▶ **QUÉ HACER**: Retoma el texto sobre el manejo emocional del tiempo y sigue escribiéndolo a partir de su última oración.

▶ **TEXTO BASE**:
- - - - -

El meollo del asunto es que nos gusta controlar todo y satisfacer nuestros requerimientos o necesidades como mejor nos plazca, por lo que nos gustaría también poder controlar el tiempo, pero ¡ojo!, no el tiempo que nos ayuda a perfeccionarnos en la disciplina bien llevada, en el hábito, en esos manejos del mismo que nos hacen ser fructíferos emocional, física y espiritual sino el tiempo que caprichosamente queremos doblegar para conseguir a toda ultranza lo que consideramos que es inminentemente necesario.
Un ejemplo sencillo de esto es el de un niño que pide un helado a la mamá; ella le responde que en diez minutos puede concluir la actividad que la tiene ocupada y lo complacerá; sin embargo el niño la comienza a presionar, coaccionar, manipular porque caprichosamente quiere doblegar el tiempo y conseguir lo que quiere. A diferencia del niño que se levanta temprano para no llegar tarde a sus clases. En ambos casos el manejo emocional del tiempo es completamente distinto.
En el primer caso el niño no posee la madurez necesaria para entender como su intervención caprichosa e intolerante en el que desea manejar el tiempo obstaculiza el desenvolvimiento de las actividades de la mamá, que en algunos casos puede traer repercusiones importantes en todas las dimensiones familiares, sociales y laborales. Por el otro lado, se observa al otro niño que maneja con madurez el tiempo; entiende la necesidad de su puntualidad para sus clases, y así mismo entiende y busca respetar las necesidades de su entorno familiar.

- - - - -

▶ **MATERIAL ENTREGADO**:
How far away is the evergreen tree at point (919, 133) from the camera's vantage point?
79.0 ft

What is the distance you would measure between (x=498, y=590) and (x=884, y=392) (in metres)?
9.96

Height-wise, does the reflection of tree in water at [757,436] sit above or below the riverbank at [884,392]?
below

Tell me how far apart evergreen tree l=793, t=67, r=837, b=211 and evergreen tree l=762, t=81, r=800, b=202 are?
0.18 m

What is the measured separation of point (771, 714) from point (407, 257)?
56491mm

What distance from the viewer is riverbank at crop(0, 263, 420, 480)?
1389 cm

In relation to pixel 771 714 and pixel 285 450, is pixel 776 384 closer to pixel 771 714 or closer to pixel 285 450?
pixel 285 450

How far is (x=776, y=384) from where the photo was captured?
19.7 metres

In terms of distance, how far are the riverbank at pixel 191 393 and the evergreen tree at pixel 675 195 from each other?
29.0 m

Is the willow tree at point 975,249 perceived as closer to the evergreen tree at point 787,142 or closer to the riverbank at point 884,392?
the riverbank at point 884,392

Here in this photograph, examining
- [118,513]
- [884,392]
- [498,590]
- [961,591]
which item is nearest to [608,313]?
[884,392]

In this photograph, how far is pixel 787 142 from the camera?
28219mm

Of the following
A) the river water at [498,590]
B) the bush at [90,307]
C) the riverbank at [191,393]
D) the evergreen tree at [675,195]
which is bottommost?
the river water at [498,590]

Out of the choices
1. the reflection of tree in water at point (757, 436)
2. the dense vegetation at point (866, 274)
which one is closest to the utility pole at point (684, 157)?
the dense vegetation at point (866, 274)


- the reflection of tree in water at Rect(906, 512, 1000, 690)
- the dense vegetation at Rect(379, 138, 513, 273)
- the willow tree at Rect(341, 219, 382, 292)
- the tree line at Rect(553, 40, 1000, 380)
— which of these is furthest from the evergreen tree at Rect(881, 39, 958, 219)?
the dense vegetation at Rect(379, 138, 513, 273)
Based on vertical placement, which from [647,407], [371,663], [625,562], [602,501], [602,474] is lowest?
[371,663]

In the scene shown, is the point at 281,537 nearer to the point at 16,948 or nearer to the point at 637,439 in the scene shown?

- - - - -

▶ **TU RESPUESTA**:
Y es que la madurez de una persona también puede medirse por el manejo del tiempo. Tener la capacidad de entender que ciertos procesos no se pueden saltar o vivir de manera instantánea, sino vivir cada uno de ellos con todas sus posibilidades pero también con todas sus limitaciones.
Así como un buen vino necesita de varios años en una barrica de cedro para adquirir el cuerpo y el aroma exacto de su marca, así debe ser el ser humano. Requiere tiempo, experiencia y reflexión alcanzar progresos importantes en el proceso de ser persona.
A veces nos comportamos como el niño intolerante, incapaz de esperar para obtener lo que desea, sin medir las consecuencias de nuestras acciones porque “yo y solo yo” puedo entender y manejar el tiempo. Porque la impaciencia ha nublado mi raciocinio y mi aspecto visceral es el que responde a todo lo que deseo sin tomar en cuenta el proceso importante del tiempo.
Paciencia es la capacidad de espera. Puede parecerse a aquel fotógrafo de la vida silvestre que pretende retratar aspectos de la naturaleza que requiere de su vigilante cautela para accionar la cámara en el momento preciso. Todos los preparativos, que son ignorados por la mayoría de las personas y no cuentan con el brillo necesario para ser narrados, resultan imprescindibles y fundamentales para el resultado de la perfecta fotografía. Es el arte de saber esperar. De considerar que la espera tranquila forma parte de la vida, no como un desecho que hay que arrastrar, sino la actitud que incuba el proceso de transformación.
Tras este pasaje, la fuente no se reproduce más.